Westgate Lumber Co.,
164 Cal.App.2d 612 [331 P.2d 107].)
The present appeal is by the defendants from a judgment on a verdict awarding plaintiff damages at the conclusion of the second trial.
The evidence produced at the second trial is for the most part the same as that adduced at the first. However, it is different in some material respects as will be pointed out later in this opinion.
At the second trial the court, at plaintiff’s request, instructed the jury on the doctrine of res ipsa loquitur as follows:
“From the happening of the accident involved in this case, an inference arises that a proximate cause of the occurrence was some negligent conduct on the part of the defendant, Forrest Roy Stillwell. That inference is a form of evidence and unless there is contrary evidence sufficient to meet or balance it, the jury should find in accordance with the inference.
“When there is any evidence to the contrary, you must weigh all of the evidence bearing upon the issue of defendant’s negligence. If the evidence tending to prove that the accident was caused by a failure of the defendant to exercise the care required of him has greater weight than the evidence
[532]
to the contrary, you will find in favor of the plaintiff on that issue.

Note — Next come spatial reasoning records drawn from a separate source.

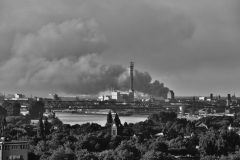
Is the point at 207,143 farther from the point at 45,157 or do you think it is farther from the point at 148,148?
the point at 45,157

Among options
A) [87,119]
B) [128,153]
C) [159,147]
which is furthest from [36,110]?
[128,153]

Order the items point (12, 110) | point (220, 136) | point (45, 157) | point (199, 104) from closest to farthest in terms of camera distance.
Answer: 1. point (45, 157)
2. point (220, 136)
3. point (12, 110)
4. point (199, 104)

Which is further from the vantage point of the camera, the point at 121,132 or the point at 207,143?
the point at 121,132

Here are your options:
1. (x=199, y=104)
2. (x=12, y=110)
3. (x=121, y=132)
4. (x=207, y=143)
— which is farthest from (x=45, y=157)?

“In order to meet or balance the inference of negligence, the defendant must present evidence to show either (1) a satisfactory explanation of the accident, that is a definite cause for the accident, in which there is not negligence on the part of the defendant, Forrest Boy Stillwell, or (2) such care on the part of that defendant that leads to the conclusion that the accident did not happen because of want of care by him, but was due to some other cause, although the exact cause may be unknown. If such evidence has at least as much convincing force as the inference and other evidence, if any, supporting the inference, then you will find against the plaintiff on that issue.”